_待办任务_
接着写这篇关于H-1B签证规则变动的文章，从文中最后一句之后续写。

_文章_
2020年10月,DHS和DOL发布了将实质改变H-1B计划的最终规则。DHS关于“加强H-1B非移民签证类别计划”的临时最终规则修订了专业性职位,雇主-雇员关系的定义,并将在第三方工作场所工作的H-1B核准的时间仅限定为一年。DOL发布的有关“加强对美国外籍人员临时和永久就业薪酬保护”的临时最终规则大幅上调了美国雇主必须支付给H-1B工人的薪资。2020年12月1日,美国加利福尼亚北区地方法院推翻了这些违反行政程序法(APA)的规则,要求其必须经过公众通知和意见征询期才能最终定案。

2020年12月2日,DHS还发布了一条拟议规则,试图通过为更高薪资职位提供优惠待遇的系统来替代当前的H-1B选择程序。此条拟议规则根据APA的规定预期将面临类似的挑战。

拜登政府不反对建立在薪资基础上的H-1B选择程序。

_记录摘录_
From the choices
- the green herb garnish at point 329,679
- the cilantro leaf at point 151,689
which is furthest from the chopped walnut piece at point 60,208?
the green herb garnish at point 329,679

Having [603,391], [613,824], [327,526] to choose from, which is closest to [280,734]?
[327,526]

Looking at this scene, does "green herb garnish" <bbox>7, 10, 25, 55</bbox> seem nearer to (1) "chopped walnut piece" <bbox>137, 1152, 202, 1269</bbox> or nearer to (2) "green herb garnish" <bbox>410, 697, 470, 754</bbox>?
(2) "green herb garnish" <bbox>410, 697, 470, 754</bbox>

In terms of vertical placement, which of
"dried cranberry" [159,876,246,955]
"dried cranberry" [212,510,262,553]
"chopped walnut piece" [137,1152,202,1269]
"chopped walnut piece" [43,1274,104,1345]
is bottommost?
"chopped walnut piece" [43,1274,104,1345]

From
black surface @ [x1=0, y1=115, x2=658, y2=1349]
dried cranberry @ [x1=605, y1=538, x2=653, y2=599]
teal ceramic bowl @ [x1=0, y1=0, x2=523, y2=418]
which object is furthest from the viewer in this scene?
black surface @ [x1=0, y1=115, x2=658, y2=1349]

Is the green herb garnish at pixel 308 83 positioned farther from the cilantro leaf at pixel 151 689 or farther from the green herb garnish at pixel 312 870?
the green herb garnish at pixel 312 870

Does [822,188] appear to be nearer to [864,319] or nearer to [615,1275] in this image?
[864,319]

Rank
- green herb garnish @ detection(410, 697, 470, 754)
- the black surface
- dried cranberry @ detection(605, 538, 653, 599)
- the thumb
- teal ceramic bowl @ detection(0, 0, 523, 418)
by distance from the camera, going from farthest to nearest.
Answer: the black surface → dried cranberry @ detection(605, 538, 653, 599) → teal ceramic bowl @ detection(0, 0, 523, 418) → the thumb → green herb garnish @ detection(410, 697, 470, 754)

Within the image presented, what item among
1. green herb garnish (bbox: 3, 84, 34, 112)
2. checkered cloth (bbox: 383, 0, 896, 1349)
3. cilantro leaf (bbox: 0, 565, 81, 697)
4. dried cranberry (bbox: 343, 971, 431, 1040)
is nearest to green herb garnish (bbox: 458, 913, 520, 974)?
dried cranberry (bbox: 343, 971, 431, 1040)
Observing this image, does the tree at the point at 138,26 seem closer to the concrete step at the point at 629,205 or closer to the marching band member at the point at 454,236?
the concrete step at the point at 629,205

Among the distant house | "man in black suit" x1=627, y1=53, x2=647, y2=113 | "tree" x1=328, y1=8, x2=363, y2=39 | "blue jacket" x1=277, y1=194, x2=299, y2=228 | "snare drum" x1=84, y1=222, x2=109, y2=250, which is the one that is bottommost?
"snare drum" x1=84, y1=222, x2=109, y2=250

_任务答案_
根据拜登在他的网站上强调的政策要点显示,现任政府认为“只要求入门级薪资和技能水平而将高技术工人排挤在外的移民体系将威胁到美国的创新能力和竞争力”。政府将“携手国会首先对临时签证进行改革,建立以薪资为基础的分配程序,落实实施机制,确保与劳动力市场保持一致,而不是用于逐渐削减工资。”拜登强调与国会合作的言论反映出政府将争取通过合法的程序来推动改革。如果政府仍处于分裂状态的话,此项议题将面临严峻挑战。尽管考虑到了转向薪资型分配程序的可能性,但是拜登政府同时也表达了自己对于增加每年签发的可用H-1B签证总数量的支持。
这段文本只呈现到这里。